-- Start Supplied entries --

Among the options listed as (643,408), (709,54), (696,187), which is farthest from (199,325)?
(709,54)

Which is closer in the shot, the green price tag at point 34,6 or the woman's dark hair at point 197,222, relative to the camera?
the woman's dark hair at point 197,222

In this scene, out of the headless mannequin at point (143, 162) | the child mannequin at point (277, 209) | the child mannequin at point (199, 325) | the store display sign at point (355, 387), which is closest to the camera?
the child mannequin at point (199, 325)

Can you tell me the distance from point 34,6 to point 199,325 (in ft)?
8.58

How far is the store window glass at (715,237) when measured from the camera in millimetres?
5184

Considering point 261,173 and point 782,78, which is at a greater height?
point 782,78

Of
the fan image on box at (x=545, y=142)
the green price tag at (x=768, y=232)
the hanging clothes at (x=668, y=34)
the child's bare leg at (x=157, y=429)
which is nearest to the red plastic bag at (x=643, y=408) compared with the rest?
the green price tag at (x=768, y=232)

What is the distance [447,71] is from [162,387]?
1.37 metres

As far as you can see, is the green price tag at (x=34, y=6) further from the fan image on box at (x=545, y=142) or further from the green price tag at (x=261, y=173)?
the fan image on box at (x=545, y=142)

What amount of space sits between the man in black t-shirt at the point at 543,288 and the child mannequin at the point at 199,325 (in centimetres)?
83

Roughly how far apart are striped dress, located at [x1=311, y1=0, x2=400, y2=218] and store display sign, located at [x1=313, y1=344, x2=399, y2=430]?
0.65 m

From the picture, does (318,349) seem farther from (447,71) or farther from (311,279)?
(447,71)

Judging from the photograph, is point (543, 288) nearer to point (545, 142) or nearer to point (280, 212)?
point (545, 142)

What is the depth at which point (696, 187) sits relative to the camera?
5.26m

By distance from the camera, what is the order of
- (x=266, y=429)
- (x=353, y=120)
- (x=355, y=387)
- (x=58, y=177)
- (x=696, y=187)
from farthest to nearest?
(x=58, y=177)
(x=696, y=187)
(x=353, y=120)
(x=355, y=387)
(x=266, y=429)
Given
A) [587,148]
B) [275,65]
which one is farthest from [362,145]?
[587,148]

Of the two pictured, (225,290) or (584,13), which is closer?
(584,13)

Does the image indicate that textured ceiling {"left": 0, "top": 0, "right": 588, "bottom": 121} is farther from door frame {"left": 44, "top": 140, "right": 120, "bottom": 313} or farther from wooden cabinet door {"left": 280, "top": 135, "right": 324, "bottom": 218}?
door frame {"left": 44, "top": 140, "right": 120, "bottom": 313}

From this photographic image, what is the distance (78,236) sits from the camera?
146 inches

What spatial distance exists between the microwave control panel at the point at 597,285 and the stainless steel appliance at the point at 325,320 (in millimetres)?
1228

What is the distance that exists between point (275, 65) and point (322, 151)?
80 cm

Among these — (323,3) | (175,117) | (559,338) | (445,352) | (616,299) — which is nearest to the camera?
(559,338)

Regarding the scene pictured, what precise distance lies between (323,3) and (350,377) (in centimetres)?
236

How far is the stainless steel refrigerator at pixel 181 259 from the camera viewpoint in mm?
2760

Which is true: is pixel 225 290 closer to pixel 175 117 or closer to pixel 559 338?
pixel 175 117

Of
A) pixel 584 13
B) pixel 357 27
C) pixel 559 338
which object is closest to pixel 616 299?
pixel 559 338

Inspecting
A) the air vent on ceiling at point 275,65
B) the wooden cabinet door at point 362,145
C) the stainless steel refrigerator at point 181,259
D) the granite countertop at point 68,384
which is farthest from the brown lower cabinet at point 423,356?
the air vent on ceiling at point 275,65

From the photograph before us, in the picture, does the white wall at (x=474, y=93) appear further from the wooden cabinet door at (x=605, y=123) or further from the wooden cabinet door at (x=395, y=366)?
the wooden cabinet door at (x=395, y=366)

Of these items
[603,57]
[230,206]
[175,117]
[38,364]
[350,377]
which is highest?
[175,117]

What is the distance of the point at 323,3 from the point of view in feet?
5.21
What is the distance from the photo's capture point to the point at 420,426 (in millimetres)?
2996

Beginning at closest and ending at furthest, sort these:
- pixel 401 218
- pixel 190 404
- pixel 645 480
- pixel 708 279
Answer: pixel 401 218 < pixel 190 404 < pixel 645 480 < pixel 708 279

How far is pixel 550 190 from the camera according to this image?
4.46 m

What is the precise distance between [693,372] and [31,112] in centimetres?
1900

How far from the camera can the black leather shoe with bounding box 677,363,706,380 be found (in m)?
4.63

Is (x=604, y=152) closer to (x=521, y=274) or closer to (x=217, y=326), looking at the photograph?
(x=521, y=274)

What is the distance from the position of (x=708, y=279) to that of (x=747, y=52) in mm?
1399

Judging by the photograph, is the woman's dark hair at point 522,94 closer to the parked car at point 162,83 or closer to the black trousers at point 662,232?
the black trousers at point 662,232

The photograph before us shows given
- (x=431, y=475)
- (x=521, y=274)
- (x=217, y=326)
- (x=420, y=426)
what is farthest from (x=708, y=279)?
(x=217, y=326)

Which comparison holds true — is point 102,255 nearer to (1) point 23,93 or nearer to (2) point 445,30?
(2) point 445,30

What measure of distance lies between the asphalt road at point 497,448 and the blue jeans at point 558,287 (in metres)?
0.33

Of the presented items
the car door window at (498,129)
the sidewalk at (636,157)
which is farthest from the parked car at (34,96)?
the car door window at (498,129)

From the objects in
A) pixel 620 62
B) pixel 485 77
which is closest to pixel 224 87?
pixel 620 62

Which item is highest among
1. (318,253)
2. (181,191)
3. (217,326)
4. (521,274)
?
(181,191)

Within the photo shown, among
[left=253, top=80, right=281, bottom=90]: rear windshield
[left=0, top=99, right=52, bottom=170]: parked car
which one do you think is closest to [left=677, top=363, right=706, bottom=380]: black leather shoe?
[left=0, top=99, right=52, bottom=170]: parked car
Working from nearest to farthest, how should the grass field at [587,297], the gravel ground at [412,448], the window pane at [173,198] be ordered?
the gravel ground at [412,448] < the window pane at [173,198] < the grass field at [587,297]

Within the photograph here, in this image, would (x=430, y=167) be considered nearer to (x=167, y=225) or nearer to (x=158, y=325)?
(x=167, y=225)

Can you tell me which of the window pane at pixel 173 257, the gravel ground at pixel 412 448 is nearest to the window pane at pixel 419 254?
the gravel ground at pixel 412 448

-- End Supplied entries --

Work required :: Retype only the lines running from the line with "Working from nearest" to the end of the listing, including both of those lines.

Exercise answer ::
Working from nearest to farthest, how should the grass field at [587,297], the gravel ground at [412,448], the window pane at [173,198] be ordered?
the gravel ground at [412,448] < the window pane at [173,198] < the grass field at [587,297]

Within the photograph here, in this image, would (x=430, y=167) be considered nearer to (x=167, y=225) or nearer to (x=158, y=325)?
(x=167, y=225)

Can you tell me which of the window pane at pixel 173 257, the gravel ground at pixel 412 448 is nearest to the window pane at pixel 419 254?
the gravel ground at pixel 412 448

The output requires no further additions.